As the season turns, the snow melts, and the waters and temperatures rise. Fresh, aggressive fish enter the river from the lake in large numbers, and the fishing improves drastically. But I suspect it will be at the price of the solitude and beauty the winter woods have enamored me with. Soon I will be elbowing for space among a host of hungry bait fishermen, with their fillet knives ready to kill and bleed the bright, wild fish onto the muddy bank. My chances of success will be much higher in the coming months, but I find myself dreading the spring.

It occurs to me that what I fear is not the company or even the killing of fish but instead the diminishing of the fish and the river itself as objects of my pursuit. Their mystique fades as they become a commodity managed by the state for angler consumption rather than a wild animal to be understood. I fear the woods will change from quiet solitude to trampled trails littered with trash and fish gore.

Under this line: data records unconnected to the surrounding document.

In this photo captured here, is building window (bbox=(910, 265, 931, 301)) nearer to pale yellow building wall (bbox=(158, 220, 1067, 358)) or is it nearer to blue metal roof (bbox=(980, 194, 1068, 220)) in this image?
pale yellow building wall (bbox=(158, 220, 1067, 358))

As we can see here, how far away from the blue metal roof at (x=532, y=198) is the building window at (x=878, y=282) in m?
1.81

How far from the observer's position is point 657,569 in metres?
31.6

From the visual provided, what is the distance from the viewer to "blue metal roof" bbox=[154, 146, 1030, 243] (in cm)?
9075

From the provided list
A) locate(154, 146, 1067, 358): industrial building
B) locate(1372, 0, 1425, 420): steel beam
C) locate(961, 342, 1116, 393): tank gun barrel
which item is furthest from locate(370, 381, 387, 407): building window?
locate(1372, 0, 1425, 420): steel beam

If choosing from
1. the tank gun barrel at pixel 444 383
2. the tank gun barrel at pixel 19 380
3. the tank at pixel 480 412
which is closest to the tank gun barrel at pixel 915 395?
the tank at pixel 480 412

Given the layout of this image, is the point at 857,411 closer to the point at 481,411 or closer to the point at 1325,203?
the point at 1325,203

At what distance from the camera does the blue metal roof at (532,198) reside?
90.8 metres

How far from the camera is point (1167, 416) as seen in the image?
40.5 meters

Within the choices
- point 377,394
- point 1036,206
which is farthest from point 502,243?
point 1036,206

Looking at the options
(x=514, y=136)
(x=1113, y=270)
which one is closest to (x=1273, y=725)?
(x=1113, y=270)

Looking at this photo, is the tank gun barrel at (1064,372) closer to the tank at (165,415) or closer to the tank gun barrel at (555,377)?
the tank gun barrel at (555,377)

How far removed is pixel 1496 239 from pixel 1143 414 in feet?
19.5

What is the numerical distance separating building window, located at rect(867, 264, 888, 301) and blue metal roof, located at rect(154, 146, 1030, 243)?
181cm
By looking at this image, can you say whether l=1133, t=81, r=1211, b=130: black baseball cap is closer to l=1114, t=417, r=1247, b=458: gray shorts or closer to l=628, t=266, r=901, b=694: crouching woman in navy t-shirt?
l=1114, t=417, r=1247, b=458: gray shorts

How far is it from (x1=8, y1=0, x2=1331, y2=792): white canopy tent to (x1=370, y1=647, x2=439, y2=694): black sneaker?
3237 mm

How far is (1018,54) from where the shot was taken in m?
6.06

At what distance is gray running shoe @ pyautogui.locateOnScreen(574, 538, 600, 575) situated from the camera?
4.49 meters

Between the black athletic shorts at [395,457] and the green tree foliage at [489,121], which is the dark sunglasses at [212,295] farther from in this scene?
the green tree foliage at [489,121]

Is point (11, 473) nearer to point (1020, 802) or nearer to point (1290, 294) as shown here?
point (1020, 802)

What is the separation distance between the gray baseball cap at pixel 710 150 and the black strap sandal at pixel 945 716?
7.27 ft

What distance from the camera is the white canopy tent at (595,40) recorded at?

It feels backwards, but for the first time in my life, I’m wishing winter would remain a bit longer, so I can keep fishing.

Ice and Fire

We paddled a black river in steely woods under a grey sky, where the only liquid water was moving water. Any that paused for a moment on our rod guides, gloves, and waders lost its last bit of entropy immediately and we crackled like broken light bulbs with each movement.

I’ve heard it called “cast and blast,” but it doesn’t really fit here. The river is too small for swinging flies, so we were rolling indicators. Hardly casting. Our deer rifle’s technology was obsolete in the 1860s and we spent most of the day floating through private property, so there wasn’t much chance of any blasting.

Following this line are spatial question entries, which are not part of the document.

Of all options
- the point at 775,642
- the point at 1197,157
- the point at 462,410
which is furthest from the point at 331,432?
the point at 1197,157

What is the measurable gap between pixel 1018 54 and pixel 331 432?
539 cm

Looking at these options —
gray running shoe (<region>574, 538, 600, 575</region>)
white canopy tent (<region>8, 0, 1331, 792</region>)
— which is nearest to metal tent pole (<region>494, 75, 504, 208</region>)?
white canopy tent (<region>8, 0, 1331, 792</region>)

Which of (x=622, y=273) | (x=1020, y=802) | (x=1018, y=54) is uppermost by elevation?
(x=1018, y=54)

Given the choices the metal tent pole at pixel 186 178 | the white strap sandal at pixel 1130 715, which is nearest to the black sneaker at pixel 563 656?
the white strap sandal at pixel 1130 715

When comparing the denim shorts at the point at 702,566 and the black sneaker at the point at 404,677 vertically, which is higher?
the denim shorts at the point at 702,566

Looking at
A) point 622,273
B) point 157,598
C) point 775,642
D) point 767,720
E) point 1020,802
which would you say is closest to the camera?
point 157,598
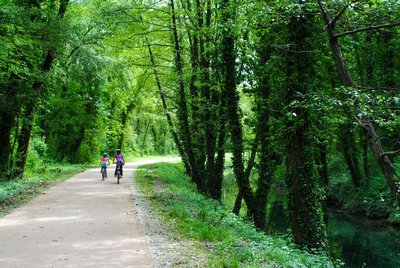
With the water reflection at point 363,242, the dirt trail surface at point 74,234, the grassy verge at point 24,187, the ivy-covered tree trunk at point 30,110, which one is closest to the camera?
the dirt trail surface at point 74,234

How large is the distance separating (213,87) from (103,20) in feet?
19.8

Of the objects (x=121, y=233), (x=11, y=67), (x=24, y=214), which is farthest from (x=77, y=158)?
(x=121, y=233)

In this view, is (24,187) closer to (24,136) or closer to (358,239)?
(24,136)

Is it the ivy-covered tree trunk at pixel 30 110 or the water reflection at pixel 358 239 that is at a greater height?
the ivy-covered tree trunk at pixel 30 110

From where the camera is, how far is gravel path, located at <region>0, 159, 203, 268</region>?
7.52m

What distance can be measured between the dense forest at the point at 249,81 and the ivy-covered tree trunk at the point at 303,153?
0.03m

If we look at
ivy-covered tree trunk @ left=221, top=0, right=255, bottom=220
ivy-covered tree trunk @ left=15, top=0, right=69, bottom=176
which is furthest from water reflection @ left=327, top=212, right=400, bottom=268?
ivy-covered tree trunk @ left=15, top=0, right=69, bottom=176

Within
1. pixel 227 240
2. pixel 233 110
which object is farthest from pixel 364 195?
pixel 227 240

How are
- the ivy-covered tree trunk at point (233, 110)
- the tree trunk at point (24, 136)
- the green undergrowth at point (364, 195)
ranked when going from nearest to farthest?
the ivy-covered tree trunk at point (233, 110) → the tree trunk at point (24, 136) → the green undergrowth at point (364, 195)

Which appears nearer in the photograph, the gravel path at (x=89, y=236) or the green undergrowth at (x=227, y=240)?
the gravel path at (x=89, y=236)

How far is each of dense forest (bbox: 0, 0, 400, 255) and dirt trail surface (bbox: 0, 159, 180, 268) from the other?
4341 millimetres

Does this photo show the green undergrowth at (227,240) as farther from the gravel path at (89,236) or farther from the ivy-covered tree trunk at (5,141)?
the ivy-covered tree trunk at (5,141)

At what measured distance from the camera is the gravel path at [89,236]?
7523mm

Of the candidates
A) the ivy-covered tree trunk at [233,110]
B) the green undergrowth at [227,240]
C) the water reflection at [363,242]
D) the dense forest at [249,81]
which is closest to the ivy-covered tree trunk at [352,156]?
the dense forest at [249,81]
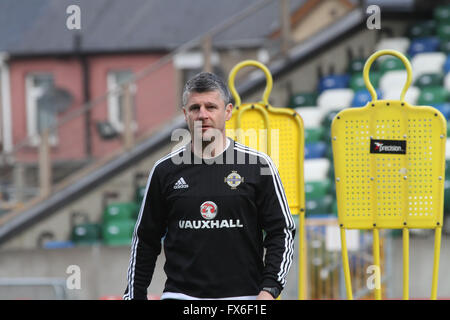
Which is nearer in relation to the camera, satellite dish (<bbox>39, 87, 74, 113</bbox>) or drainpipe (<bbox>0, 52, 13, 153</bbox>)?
satellite dish (<bbox>39, 87, 74, 113</bbox>)

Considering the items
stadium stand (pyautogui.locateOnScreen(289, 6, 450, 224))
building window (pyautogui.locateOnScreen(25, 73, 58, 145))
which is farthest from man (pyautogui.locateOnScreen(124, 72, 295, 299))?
building window (pyautogui.locateOnScreen(25, 73, 58, 145))

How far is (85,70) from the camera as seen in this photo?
81.3 ft

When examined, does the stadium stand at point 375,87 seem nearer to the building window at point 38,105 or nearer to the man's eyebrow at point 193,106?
the man's eyebrow at point 193,106

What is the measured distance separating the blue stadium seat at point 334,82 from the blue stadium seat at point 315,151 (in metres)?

The only action we were to have was one brief hookup to a wide, black-backed steelhead right away in the morning and later, on a landlocked sliver of state forest, a brief glimpse of the backside of a deer as he deposited some impressive tracks in the snow. There were the several bonus brown trout — a surprise of gold from that leaden water, released quickly as if they, too, would freeze solid in a moment.

We left a handful of flies in underwater logjams and a single .54 caliber roundball in a muddy bank and made the takeout just before it was too dark to see it.